The company says endpoints that allow meaningful control over a model prompt are especially vulnerable. AI playgrounds are described as the highest-risk format because they give callers broad control over model selection and parameters. Support bots and documentation assistants are somewhat less exposed, but Vercel says attackers can still manipulate them cheaply enough to make resale worthwhile.

According to the company, conventional web protections were designed for a different threat model. Attackers chasing high-value AI traffic can spread requests across large pools of residential proxy IPs and throwaway accounts, diluting the effectiveness of IP-based controls. In that setup, a check that only happens once per session can be bypassed once and then reused across large volumes of stolen calls.

A real attack on Vercel’s own service

Vercel says it saw the issue firsthand when traffic to its docs AI chat endpoint surged on April 12, 2026. The spike, which hit roughly 10 times normal traffic on Anthropic’s Claude Haiku 4.5 model, reached about 1,300 requests per minute at its peak. Vercel estimates that pattern would have produced an inference cost run rate of more than $10,000 per day.
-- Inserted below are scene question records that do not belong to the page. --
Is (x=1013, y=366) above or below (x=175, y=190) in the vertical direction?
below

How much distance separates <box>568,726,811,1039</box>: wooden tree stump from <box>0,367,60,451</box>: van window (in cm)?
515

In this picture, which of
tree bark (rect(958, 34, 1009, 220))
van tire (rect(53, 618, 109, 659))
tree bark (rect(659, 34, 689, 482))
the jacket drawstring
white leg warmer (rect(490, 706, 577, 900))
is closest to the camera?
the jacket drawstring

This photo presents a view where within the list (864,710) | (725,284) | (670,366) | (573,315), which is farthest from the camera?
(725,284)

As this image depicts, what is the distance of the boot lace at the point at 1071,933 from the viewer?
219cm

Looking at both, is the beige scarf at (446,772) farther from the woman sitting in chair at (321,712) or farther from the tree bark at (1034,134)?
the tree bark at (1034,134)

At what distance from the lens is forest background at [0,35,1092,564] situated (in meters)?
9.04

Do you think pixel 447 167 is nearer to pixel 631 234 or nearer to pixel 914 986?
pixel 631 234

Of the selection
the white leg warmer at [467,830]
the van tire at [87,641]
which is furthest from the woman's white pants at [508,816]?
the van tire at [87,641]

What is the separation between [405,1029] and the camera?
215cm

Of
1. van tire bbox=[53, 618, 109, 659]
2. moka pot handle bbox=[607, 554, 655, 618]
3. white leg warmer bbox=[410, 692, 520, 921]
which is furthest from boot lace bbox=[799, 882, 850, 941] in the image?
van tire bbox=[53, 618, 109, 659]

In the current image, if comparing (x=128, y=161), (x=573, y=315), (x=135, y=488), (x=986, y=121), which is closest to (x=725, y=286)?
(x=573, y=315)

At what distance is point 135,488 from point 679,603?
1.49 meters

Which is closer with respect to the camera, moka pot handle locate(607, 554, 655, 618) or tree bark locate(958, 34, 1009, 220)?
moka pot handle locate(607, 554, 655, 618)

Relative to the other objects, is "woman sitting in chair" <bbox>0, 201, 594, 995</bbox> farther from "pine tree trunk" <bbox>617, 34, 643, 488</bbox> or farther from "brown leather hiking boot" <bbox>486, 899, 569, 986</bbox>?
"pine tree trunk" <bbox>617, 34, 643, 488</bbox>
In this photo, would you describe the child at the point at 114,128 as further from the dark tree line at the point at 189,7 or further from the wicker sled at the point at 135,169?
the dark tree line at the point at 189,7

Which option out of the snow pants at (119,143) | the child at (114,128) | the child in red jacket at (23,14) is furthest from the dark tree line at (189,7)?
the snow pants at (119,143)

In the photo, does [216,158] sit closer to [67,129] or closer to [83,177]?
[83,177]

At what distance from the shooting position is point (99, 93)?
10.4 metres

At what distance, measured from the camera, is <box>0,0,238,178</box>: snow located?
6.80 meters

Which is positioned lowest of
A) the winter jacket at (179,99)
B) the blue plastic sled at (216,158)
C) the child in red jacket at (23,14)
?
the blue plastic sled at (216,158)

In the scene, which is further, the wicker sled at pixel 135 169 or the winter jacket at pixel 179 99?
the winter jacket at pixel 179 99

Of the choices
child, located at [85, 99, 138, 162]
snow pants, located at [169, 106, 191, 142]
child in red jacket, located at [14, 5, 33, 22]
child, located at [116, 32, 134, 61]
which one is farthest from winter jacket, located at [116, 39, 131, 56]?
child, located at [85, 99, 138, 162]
The company says the traffic came through residential proxies, making the real source of the requests difficult to identify. Over two days, hundreds of thousands of bot requests moved past ordinary per-IP limits with little effect.

Per-request verification as the proposed fix

Vercel says the answer is to verify every AI request before it reaches the model, not just to protect a login session or signup flow. In its own setup, the company routes requests through BotID, a bot detection system with deep analysis that runs inside the route handler.

The company says this approach blocked more than 10,000 bot requests in the first minutes of the spike and returned the endpoint to normal traffic levels within 24 hours. Vercel also notes that visible image CAPTCHAs are increasingly ineffective because modern AI systems can often solve them.

BotID’s deep analysis is described as an invisible challenge powered by client-side machine learning that classifies requests without requiring user interaction. Vercel says that keeps the verification cost low enough to apply on every call, which is important because the protection has to be as inexpensive as the theft itself.

For developers, the company’s message is straightforward: if an AI endpoint can be reached from the internet, it needs request-level verification, not just account-level controls. Otherwise, Vercel says, attackers can turn a single bypass into a large-scale revenue drain.